▸ **Work task 1**
Do these statements agree with the Get Back review? Answer yes or no for each, quoting the deciding words from it. (a) "Abbey Road" was recorded before the "Let It Be" sessions. (b) John's manic energy increases as the sessions go on. (c) The group plays Chuck Berry songs.
▸ **Work task 2**
Please set down word for word the passage of the Get Back review starting at "Which it does." and ending at "an offscreen piano.".
[Text section Boundary: Start]
Which it does. What makes “The Beatles: Get Back” so eye-opening and worth the time – as an entertainment and as a historical corrective – is that it shows a working band deeply engaged in the nuts and bolts of creating music, making each other laugh even as they’re driving each other crazy. It’s a movie for process freaks, a demonstration of how perfection (or thereabouts) is achieved via incremental phases of downtime and effort. There’s as much fun as there is grind, with John’s manic energy increasing as the sessions proceed. Magic moments abound: Paul idly strumming a guitar and the beginnings of “Get Back” rising out of the chords, or a dull discussion of the sets for the live performance backgrounded by the first notes of “Let It Be” being sounded out on an offscreen piano.

We hear songs in utero that will turn up on later albums: “Golden Slumbers,” “Mean Mr. Mustard,” “Oh! Darling,” and other tracks from “Abbey Road” (which was recorded after the “Let It Be” sessions but released before), the keening single “Don’t Let Me Down,” early versions of John’s “Jealous Guy” and Paul’s “Another Day.” There are just as many moments where the group digs back into the rock chestnuts that sustained them in their youth, playing Chuck Berry songs with sloppy, joyous verve. This documentary testifies to the unique fireball of creative energy that was sustained for a time — and only a time — between four men with their heads together and their backs to the world.

Paul, George, Ringo, and John

Time, in fact, is the subtext of “The Beatles: Get Back.” The time from the group’s ascension to superstardom in 1963 to their fizzling out in 1970 – seven incredibly fertile years in which the Beatles helped alter popular music and popular culture almost beyond comprehension. The time it took the group to wrestle this project to the ground and confront the inevitability of their dissolution. The time it takes to write and record a song. The time it takes you to watch Jackson’s documentary. Could this movie have been shorter? Of course. But the length of “Get Back” allows us to see what a colossus “The Beatles” had become by 1969 – how much money was tied up in the enterprise and how many people stood to profit from it. And it reminds us that all of that was secondary to the sound and the groove and four young men who came together for a brief moment to make something timeless.
[Text section Boundary: End]
[Exercise data Boundary: Start]
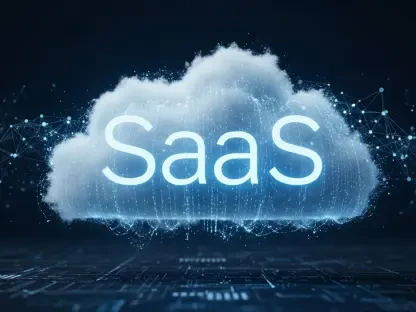 Unlocking Growth: How SaaS Companies Thrive in 2025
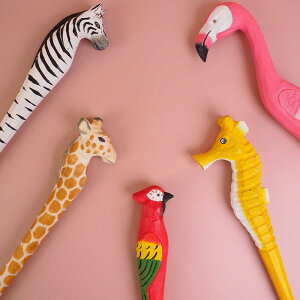 ̎ obN XNb`[ ؐ ؒ  Aj} fUC  킢 j[N CeA G 蕨 v[g ݉ ObY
[Exercise data Boundary: End]
▸ **Answer space 1**
(a) No: "which was recorded after the “Let It Be” sessions but released before"
(b) Yes: "with John’s manic energy increasing as the sessions proceed"
(c) Yes: "playing Chuck Berry songs with sloppy, joyous verve"

▸ **Answer space 2**
Which it does. What makes “The Beatles: Get Back” so eye-opening and worth the time – as an entertainment and as a historical corrective – is that it shows a working band deeply engaged in the nuts and bolts of creating music, making each other laugh even as they’re driving each other crazy. It’s a movie for process freaks, a demonstration of how perfection (or thereabouts) is achieved via incremental phases of downtime and effort. There’s as much fun as there is grind, with John’s manic energy increasing as the sessions proceed. Magic moments abound: Paul idly strumming a guitar and the beginnings of “Get Back” rising out of the chords, or a dull discussion of the sets for the live performance backgrounded by the first notes of “Let It Be” being sounded out on an offscreen piano.